# water pumps



## Redhead305 (May 30, 2012)

http://www.thatpetplace.com/mag-drive-250-water-pump-10ft-cord
what do you guys think i have a overflow of 350gph the pumps rated for 360gph but i have a head loss of 5ft and im prob gonna put a valve on the plumbing.


----------



## grogan (Jan 23, 2011)

Just make sure you throttle the return and not the intake. Throttling the intake can damage the pump.


----------



## Redhead305 (May 30, 2012)

can you please elaborate grogan


----------



## grogan (Jan 23, 2011)

Im talking about putting a ball valve on the return pump. It gives you precise control over your flow rate. So even if you had a 500gph pump you would be able to cut it down to the desired flow. You only want to ball valve the return line coming out of the return pump not your drain line (overflow line).


----------



## Redhead305 (May 30, 2012)

sweet thanks for the info good to know


----------



## jlpropst00 (Jun 12, 2011)

If you were to restrict your overflow line (with a valve) significantly more than the rate of your return pump you will flood your display tank.


----------



## AquariumTech (Oct 12, 2010)

I might get something with a little better head pressure rating/GPH. If you have a for sure 5 Ft. head pressure and its max is 7 Ft., I would go a little stronger, because a lot of times these guys over rate their pumps, just like they do with filters and other equipment. Not to mention, on most models you can tone down the flow if you need to, but max is your max, and you cant do anything about that, I would look for something slightly stronger.


----------



## Redhead305 (May 30, 2012)

@jl i know im not restricting my overflow im restricting my return and thanks tech il prob get something aroung the 400gph range possibly stronger


----------



## jlpropst00 (Jun 12, 2011)

I was just stating a general fact in accordance with what grogan said... 
Ehiem Compact pumps give you the option like AT said to dial back output.
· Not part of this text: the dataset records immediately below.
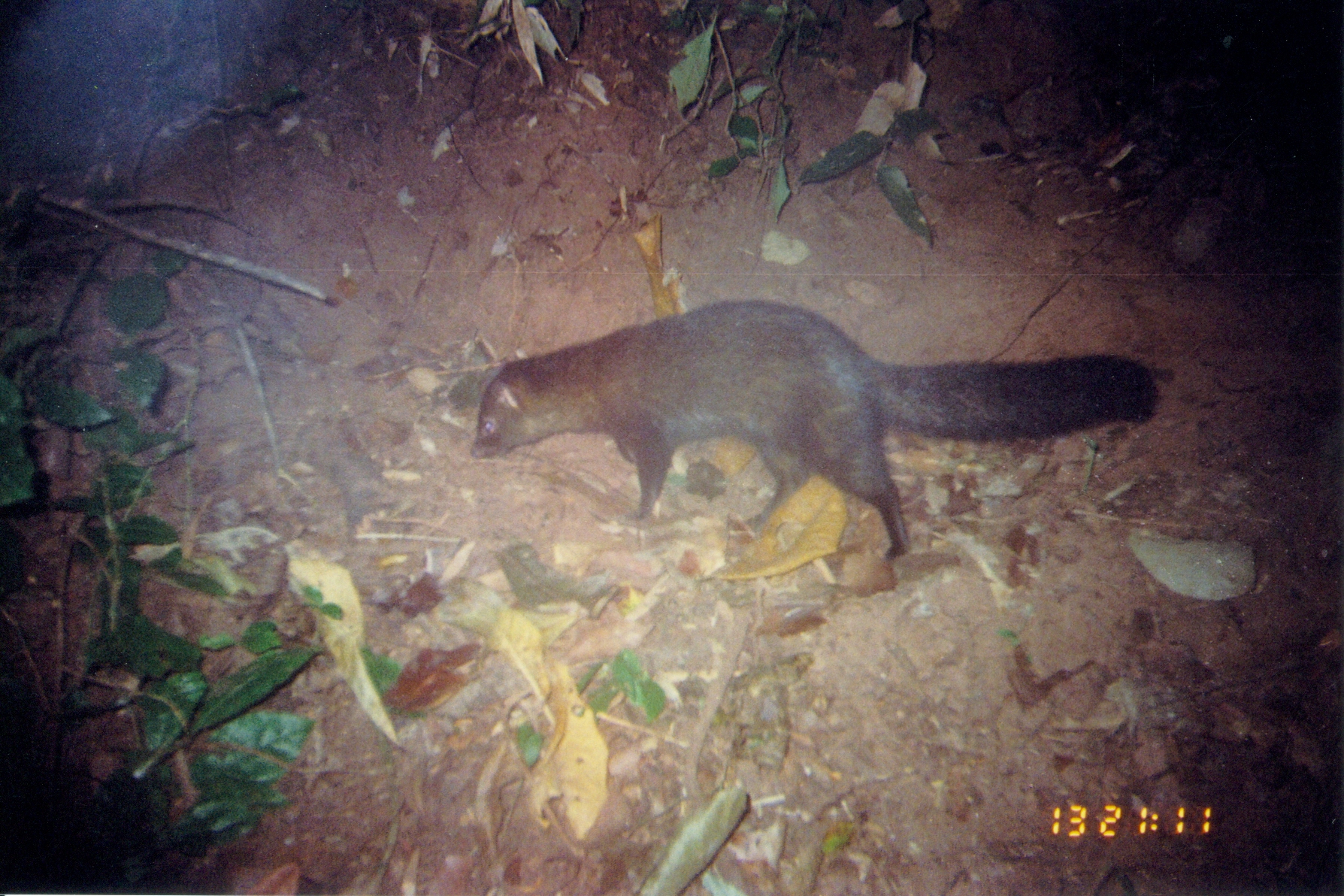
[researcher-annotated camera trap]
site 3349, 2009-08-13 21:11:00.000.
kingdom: Animalia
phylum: Chordata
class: Mammalia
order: Carnivora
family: Herpestidae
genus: Bdeogale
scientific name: Bdeogale crassicauda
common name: bushy-tailed mongoose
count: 1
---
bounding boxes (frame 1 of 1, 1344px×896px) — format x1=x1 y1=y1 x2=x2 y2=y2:
bdeogale crassicauda: x1=467 y1=298 x2=1161 y2=564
They have three different levels its pretty useful.


----------



## Redhead305 (May 30, 2012)

ehiem ill look into them ill listen to u and use flexible tubing for both return and drainage to help keep the noise down


----------



## Aquarist (Oct 30, 2012)

Your going to want a pump in the 500-600gph range if your head Loss is 5ft. I have a danner mag 9.5 on my 90g which the overflow is rated at 600gph. 6ft of head loss. Throttle back a return pump more than 40% just using more power up and making the pump work harder.


----------